* _Source document_:
Paris

Ring the changes: simulated data from the LHC. Credit: LUCAS TAYLOR/NORTHEASTERN UNIVERSITY

CERN, the birthplace of the World Wide Web, aims to make Europe a leading player in the largest distributed computing project in history. The Large Hadron Collider (LHC) at CERN, the European Laboratory for Particle Physics, will produce a deluge of data. Now CERN is coordinating a proposal that would use the challenge of analysing all these data to help develop a concept known as the grid.

The grid idea was created in the United States (see Nature 402, suppl., C67 — C70; 1999). Its goal is to develop software and Internet protocols to transform the Internet into a single gigantic computer. Researchers throughout the world could work on shared data sets on a network running thousands of times faster than today's best. Eventually, the technology could be applied to the public Internet.

* _Supplied material_:
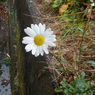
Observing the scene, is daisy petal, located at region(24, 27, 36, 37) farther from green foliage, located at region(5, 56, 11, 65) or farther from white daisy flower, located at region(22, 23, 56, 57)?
green foliage, located at region(5, 56, 11, 65)

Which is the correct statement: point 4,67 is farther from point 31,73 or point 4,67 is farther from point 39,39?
point 39,39

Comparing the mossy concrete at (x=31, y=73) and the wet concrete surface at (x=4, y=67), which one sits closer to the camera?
the mossy concrete at (x=31, y=73)

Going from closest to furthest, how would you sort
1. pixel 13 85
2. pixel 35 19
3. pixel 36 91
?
1. pixel 36 91
2. pixel 35 19
3. pixel 13 85

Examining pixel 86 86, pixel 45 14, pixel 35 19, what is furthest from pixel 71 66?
pixel 45 14

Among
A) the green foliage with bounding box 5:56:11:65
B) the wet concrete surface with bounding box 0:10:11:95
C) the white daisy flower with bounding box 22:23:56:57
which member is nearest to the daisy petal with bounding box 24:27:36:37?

* _Given problem_: In the article about CERN and the grid, copy the passage from "Ring the changes: simulated" up to and including "as the grid.". The material has no connection to the article about CERN and the grid.

* _The reply_:
Ring the changes: simulated data from the LHC. Credit: LUCAS TAYLOR/NORTHEASTERN UNIVERSITY

CERN, the birthplace of the World Wide Web, aims to make Europe a leading player in the largest distributed computing project in history. The Large Hadron Collider (LHC) at CERN, the European Laboratory for Particle Physics, will produce a deluge of data. Now CERN is coordinating a proposal that would use the challenge of analysing all these data to help develop a concept known as the grid.